### Exercise brief
Transcribe the listing that follows exactly, from its first line to its last.

── Records for processing

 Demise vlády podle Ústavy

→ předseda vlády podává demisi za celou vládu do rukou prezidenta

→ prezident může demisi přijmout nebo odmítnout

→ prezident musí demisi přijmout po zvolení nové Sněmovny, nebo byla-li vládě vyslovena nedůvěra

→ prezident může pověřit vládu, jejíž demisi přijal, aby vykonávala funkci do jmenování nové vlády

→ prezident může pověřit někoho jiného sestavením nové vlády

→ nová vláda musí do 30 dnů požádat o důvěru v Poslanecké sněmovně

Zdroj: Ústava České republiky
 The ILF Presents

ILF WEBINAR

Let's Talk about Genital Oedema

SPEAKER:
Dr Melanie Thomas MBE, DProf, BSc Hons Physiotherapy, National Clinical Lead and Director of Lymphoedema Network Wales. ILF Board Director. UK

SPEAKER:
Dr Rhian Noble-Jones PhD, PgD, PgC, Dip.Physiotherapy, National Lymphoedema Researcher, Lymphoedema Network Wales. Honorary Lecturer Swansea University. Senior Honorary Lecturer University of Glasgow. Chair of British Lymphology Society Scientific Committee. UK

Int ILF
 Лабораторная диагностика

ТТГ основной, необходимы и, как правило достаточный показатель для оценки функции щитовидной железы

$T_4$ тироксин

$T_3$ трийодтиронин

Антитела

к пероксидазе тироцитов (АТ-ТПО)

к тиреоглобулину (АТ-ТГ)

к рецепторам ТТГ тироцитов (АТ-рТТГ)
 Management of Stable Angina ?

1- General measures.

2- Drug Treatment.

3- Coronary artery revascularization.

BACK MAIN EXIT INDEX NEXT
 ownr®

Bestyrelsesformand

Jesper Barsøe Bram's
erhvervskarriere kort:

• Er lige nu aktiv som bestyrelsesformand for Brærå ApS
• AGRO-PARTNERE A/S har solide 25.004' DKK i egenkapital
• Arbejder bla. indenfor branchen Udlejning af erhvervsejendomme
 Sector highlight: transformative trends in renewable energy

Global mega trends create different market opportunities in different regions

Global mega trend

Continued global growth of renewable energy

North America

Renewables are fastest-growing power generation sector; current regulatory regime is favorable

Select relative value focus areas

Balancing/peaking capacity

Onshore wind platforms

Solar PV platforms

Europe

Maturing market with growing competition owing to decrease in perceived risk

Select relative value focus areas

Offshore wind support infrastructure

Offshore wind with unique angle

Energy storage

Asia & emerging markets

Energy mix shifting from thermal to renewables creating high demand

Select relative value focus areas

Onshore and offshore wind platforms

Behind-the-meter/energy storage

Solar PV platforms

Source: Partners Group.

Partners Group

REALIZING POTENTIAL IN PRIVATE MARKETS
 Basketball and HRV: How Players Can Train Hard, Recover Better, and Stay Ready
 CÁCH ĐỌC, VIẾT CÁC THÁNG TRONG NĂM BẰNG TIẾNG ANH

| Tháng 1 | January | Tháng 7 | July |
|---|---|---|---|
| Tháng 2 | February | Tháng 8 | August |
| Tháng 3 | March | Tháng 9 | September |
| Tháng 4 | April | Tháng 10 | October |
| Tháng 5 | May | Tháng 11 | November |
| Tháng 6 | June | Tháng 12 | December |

────

### Written answer
 Demise vlády podle Ústavy

→ předseda vlády podává demisi za celou vládu do rukou prezidenta

→ prezident může demisi přijmout nebo odmítnout

→ prezident musí demisi přijmout po zvolení nové Sněmovny, nebo byla-li vládě vyslovena nedůvěra

→ prezident může pověřit vládu, jejíž demisi přijal, aby vykonávala funkci do jmenování nové vlády

→ prezident může pověřit někoho jiného sestavením nové vlády

→ nová vláda musí do 30 dnů požádat o důvěru v Poslanecké sněmovně

Zdroj: Ústava České republiky
 The ILF Presents

ILF WEBINAR

Let's Talk about Genital Oedema

SPEAKER:
Dr Melanie Thomas MBE, DProf, BSc Hons Physiotherapy, National Clinical Lead and Director of Lymphoedema Network Wales. ILF Board Director. UK

SPEAKER:
Dr Rhian Noble-Jones PhD, PgD, PgC, Dip.Physiotherapy, National Lymphoedema Researcher, Lymphoedema Network Wales. Honorary Lecturer Swansea University. Senior Honorary Lecturer University of Glasgow. Chair of British Lymphology Society Scientific Committee. UK

Int ILF
 Лабораторная диагностика

ТТГ основной, необходимы и, как правило достаточный показатель для оценки функции щитовидной железы

$T_4$ тироксин

$T_3$ трийодтиронин

Антитела

к пероксидазе тироцитов (АТ-ТПО)

к тиреоглобулину (АТ-ТГ)

к рецепторам ТТГ тироцитов (АТ-рТТГ)
 Management of Stable Angina ?

1- General measures.

2- Drug Treatment.

3- Coronary artery revascularization.

BACK MAIN EXIT INDEX NEXT
 ownr®

Bestyrelsesformand

Jesper Barsøe Bram's
erhvervskarriere kort:

• Er lige nu aktiv som bestyrelsesformand for Brærå ApS
• AGRO-PARTNERE A/S har solide 25.004' DKK i egenkapital
• Arbejder bla. indenfor branchen Udlejning af erhvervsejendomme
 Sector highlight: transformative trends in renewable energy

Global mega trends create different market opportunities in different regions

Global mega trend

Continued global growth of renewable energy

North America

Renewables are fastest-growing power generation sector; current regulatory regime is favorable

Select relative value focus areas

Balancing/peaking capacity

Onshore wind platforms

Solar PV platforms

Europe

Maturing market with growing competition owing to decrease in perceived risk

Select relative value focus areas

Offshore wind support infrastructure

Offshore wind with unique angle

Energy storage

Asia & emerging markets

Energy mix shifting from thermal to renewables creating high demand

Select relative value focus areas

Onshore and offshore wind platforms

Behind-the-meter/energy storage

Solar PV platforms

Source: Partners Group.

Partners Group

REALIZING POTENTIAL IN PRIVATE MARKETS
 Basketball and HRV: How Players Can Train Hard, Recover Better, and Stay Ready
 CÁCH ĐỌC, VIẾT CÁC THÁNG TRONG NĂM BẰNG TIẾNG ANH

| Tháng 1 | January | Tháng 7 | July |
|---|---|---|---|
| Tháng 2 | February | Tháng 8 | August |
| Tháng 3 | March | Tháng 9 | September |
| Tháng 4 | April | Tháng 10 | October |
| Tháng 5 | May | Tháng 11 | November |
| Tháng 6 | June | Tháng 12 | December |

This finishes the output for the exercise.